I’m not talking about indiscreet photos or that rant about your boss that you incautiously posted on your blog. I’m talking about the times when you want to put long documents onto your website.
There are plenty of good reasons for including large amounts of information on your website. Making some of your webpages go on for 8,000 words won’t always be the most effective method of delivering that data.
Here are some alternatives.
PDF downloads
The most obvious option is to include a PDF document to download.
A simple link works fine, and can be the best choice when you have lots of documents. The site in the screenshot above serves as a repository for documents that provide sources for news and research. Hundreds of documents are stored in the website, and visitors can expect to find the documents mentioned in just this kind of link. Most readers won’t choose to download these documents, but researchers will find them easily.
A middle path makes sense for forms and other documents which you want to make easy to find but not eye catching. Putting a Forms tab in the main navigation, placing the form as a link in a consistent place with some graphic element (in the example above, it’s just the color, but we often use a button instead) will do the job. In some of these cases, the PDFs are gated so readers can get them only if they’re willing to swap contact information.
Of course, this also works when you’re selling digital products, as in the example above.
Subpages
Sometimes you want the SEO advantage of a web page full of relevant keywords. PDF files are more searchable than they used to be, but they still don’t give your site that advantage. In such a case, it makes sense to include the long document in the form of a web page, but to make them sub-pages rather than putting them into the main navigation. That way, people who are interested in the Rate Sheet, class list, machine part details or what have you can click on them and go right to them, but the information-dense pages aren’t a distraction to people browsing the site.

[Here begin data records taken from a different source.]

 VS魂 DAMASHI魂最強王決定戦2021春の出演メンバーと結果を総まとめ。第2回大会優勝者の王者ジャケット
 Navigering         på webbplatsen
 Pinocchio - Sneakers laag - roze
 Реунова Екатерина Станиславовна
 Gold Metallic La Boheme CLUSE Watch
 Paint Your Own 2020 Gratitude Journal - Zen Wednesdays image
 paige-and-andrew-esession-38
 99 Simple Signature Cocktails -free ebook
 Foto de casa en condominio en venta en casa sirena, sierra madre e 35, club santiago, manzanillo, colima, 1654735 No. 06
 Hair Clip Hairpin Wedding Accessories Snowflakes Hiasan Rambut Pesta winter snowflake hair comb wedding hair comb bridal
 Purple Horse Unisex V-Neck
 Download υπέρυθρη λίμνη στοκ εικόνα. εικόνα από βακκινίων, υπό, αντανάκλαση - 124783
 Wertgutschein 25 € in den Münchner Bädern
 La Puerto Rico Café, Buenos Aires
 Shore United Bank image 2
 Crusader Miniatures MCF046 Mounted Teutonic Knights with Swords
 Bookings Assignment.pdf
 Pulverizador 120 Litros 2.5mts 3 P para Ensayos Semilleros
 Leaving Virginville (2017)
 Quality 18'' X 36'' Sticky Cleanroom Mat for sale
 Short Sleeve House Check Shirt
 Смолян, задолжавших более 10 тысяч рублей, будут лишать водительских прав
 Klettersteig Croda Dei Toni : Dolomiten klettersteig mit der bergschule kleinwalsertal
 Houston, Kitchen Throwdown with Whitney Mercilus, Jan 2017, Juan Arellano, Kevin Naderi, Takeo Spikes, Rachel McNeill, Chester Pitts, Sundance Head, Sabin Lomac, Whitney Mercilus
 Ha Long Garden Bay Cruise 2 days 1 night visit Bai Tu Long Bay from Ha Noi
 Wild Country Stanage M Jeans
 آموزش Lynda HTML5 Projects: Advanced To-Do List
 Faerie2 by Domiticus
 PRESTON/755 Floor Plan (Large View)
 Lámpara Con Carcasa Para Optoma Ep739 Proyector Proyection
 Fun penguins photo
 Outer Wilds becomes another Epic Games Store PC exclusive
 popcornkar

It makes sense in some cases to put the link to a subpage on a specific parent page rather than in the main navigation. People may still find this page through search, but you can also use this approach to craft a specific path to purchase that will work well for your target audience.
Embeds
We embed videos, maps, and even calls to action with iframes.
This is not the approach to take when you want the SEO advantages for your website, but sometimes you have other goals with lengthy documents. You might choose to embed a Google spreadsheet into a document, or a data visualization from the Pew Center (to benefit from data updates) or a WordPressed article you want to make available to your readers without copyright concerns.
These are special cases, but sometimes this is exactly the right thing to do.
Consider your goals for search, the needs of your visitors, and the overall look you want when deciding among the options available to you.